## COMPITI RICHIESTI
**1.** Traduci in inglese questa frase dell'articolo sull'aviaria: "Dopo il ritrovamento dell’esemplare in Valle Artalina risultato positivo all’influenza gli esperti chiedono di non fare allarmismi e proseguono nell’opera di monitoraggio".
**2.** Riporta senza modifiche il passo dell'articolo sull'aviaria che va da "STARANZANO. Sono sempre" a "nella Valle Artalina.".

## BRANO DEL DOCUMENTO
Dopo il ritrovamento dell’esemplare in Valle Artalina risultato positivo all’influenza gli esperti chiedono di non fare allarmismi e proseguono nell’opera di monitoraggio
Di Ciro Vitiello
Bonaventura Monfalcone-25.01.2015 Visita per l'osservazione della oche selvatiche-Isola della Cona-Staranzano-foto di Katia Bonaventura
Bonaventura Monfalcone-25.01.2015 Visita per l'osservazione della oche selvatiche-Isola della Cona-Staranzano-foto di Katia Bonaventura

STARANZANO. Sono sempre in allerta le aree naturalistiche delle Riserve regionali, in particolare Cona e Valle Cavanata, dopo che il 30 dicembre scorso l’Istituto Zooprofilattico sperimentale delle Venezie di Padova, sede del Centro di referenza nazionale per l’aviaria, ha confermato una positività per virus influenzale tipo A, sottotipo H5N5 su un esemplare di fischione-Anas penelope (detto “ciosso” nel dialetto veneto; “cioss” in bisiaco), trovato morto a Grado, nella Valle Artalina.

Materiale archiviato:
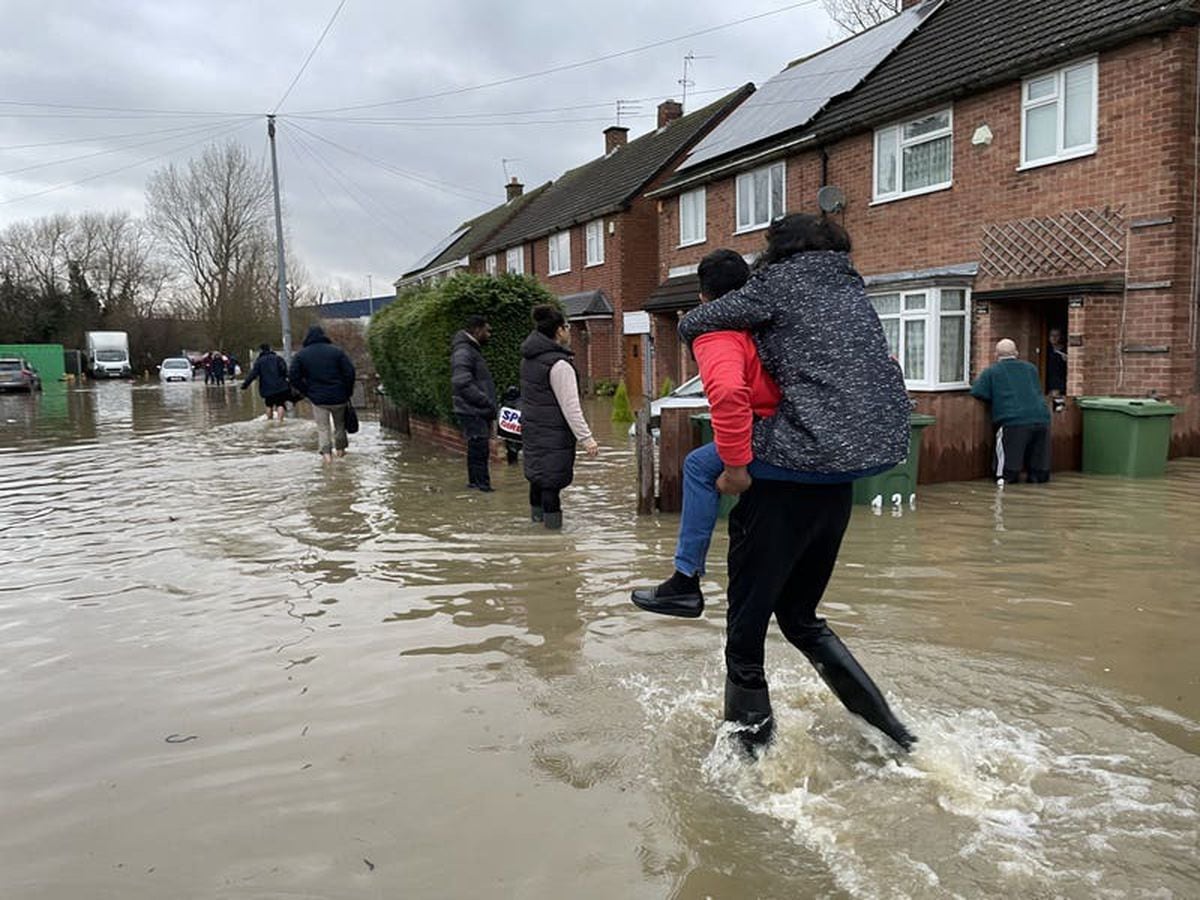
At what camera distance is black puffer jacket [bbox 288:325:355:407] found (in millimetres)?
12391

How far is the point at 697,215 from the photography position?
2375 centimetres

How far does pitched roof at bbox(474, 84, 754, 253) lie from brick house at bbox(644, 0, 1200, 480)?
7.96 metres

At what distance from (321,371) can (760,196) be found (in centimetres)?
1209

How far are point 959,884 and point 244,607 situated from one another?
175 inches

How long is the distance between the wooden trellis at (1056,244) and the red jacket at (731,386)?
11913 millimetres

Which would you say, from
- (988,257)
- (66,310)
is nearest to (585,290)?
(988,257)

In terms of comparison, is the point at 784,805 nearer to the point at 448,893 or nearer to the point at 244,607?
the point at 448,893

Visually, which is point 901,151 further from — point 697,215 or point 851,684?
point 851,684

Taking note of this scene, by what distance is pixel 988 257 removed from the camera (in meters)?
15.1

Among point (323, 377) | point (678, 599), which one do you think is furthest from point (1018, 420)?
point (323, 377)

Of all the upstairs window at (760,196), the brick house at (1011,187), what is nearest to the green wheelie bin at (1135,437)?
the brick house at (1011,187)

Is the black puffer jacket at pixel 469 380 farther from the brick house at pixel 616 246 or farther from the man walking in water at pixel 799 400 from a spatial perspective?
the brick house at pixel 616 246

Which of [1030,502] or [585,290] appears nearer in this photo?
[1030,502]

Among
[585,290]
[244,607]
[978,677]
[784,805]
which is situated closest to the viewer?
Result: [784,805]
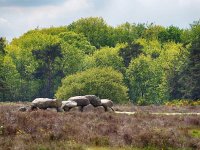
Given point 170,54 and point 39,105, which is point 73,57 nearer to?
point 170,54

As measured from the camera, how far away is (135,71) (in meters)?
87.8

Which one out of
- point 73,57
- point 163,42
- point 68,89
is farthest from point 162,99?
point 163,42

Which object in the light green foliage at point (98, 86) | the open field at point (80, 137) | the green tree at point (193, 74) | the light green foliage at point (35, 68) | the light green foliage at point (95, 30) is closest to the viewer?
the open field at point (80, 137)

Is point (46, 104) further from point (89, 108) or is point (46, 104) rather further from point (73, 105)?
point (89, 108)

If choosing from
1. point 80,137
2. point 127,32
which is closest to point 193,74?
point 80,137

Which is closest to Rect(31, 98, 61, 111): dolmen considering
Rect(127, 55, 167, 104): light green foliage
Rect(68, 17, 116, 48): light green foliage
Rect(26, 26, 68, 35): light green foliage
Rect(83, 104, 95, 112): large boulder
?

## RISPOSTE NUMERATE
**1.** After the discovery of the specimen in Valle Artalina that tested positive for influenza, experts are asking people not to raise alarm and are continuing their monitoring work.

**2.**
STARANZANO. Sono sempre in allerta le aree naturalistiche delle Riserve regionali, in particolare Cona e Valle Cavanata, dopo che il 30 dicembre scorso l’Istituto Zooprofilattico sperimentale delle Venezie di Padova, sede del Centro di referenza nazionale per l’aviaria, ha confermato una positività per virus influenzale tipo A, sottotipo H5N5 su un esemplare di fischione-Anas penelope (detto “ciosso” nel dialetto veneto; “cioss” in bisiaco), trovato morto a Grado, nella Valle Artalina.